* _Source records_
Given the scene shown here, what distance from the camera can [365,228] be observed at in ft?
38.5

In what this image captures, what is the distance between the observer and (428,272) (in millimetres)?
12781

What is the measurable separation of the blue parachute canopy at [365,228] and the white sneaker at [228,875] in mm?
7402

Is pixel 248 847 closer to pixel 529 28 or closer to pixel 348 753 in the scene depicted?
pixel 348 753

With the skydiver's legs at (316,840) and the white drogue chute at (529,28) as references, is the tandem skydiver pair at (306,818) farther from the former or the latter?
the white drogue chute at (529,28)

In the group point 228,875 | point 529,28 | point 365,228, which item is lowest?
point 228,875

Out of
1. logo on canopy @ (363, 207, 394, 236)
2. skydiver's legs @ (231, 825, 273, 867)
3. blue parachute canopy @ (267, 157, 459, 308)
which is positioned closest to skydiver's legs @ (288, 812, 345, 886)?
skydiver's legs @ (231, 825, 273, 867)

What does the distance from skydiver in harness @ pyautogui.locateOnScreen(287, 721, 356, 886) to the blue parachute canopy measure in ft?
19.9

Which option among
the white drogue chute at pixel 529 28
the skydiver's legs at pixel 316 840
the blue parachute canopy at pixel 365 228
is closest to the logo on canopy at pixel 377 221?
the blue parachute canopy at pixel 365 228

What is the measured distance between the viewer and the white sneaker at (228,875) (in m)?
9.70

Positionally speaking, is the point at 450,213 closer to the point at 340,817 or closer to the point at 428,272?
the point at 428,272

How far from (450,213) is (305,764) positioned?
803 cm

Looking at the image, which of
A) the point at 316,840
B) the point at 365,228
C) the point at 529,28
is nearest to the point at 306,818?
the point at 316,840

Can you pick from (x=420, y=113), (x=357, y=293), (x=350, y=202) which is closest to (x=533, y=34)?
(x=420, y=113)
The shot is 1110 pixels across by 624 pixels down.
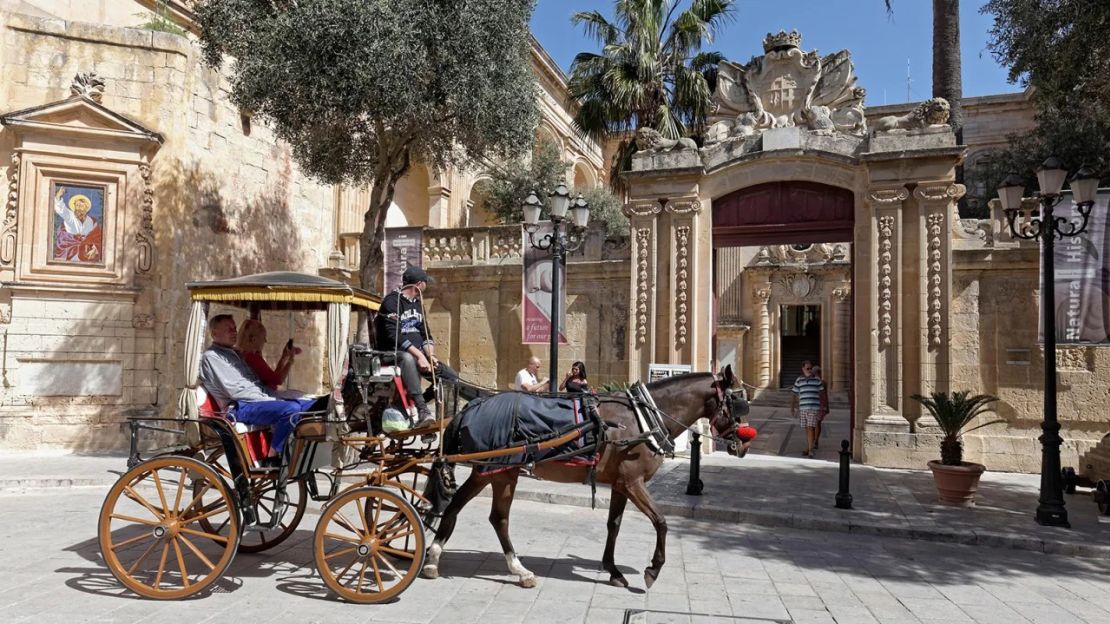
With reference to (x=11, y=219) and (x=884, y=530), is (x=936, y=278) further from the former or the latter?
(x=11, y=219)

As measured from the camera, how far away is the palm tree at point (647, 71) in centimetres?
1766

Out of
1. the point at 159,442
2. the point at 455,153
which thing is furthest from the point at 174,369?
the point at 455,153

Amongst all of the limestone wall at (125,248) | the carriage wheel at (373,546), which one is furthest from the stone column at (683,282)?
the limestone wall at (125,248)

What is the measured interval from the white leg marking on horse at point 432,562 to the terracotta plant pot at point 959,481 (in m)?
6.91

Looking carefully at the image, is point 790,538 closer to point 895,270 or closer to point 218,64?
point 895,270

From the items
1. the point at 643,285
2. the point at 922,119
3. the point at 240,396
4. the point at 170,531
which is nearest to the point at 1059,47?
the point at 922,119

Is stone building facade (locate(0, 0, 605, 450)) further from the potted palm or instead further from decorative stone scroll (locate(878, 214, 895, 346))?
the potted palm

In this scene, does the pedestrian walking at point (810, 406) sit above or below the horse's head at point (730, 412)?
below

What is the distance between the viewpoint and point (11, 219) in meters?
12.9

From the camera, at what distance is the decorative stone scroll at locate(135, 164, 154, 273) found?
13703 mm

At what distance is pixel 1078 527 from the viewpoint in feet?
26.9

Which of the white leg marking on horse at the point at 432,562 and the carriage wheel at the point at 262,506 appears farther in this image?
the white leg marking on horse at the point at 432,562

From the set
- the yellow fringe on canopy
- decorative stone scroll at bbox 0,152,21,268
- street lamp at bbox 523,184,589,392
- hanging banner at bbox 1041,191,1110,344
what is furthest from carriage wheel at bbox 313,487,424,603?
decorative stone scroll at bbox 0,152,21,268

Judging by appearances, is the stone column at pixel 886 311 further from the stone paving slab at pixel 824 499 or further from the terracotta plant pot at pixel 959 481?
the terracotta plant pot at pixel 959 481
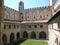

* _What is asked_
Pull out every line of the entries above that contains the word "logo", matching case exactly.

* _Answer below_
1. logo on canopy @ (363, 207, 394, 236)
is closest to the logo on canopy at pixel 377 221?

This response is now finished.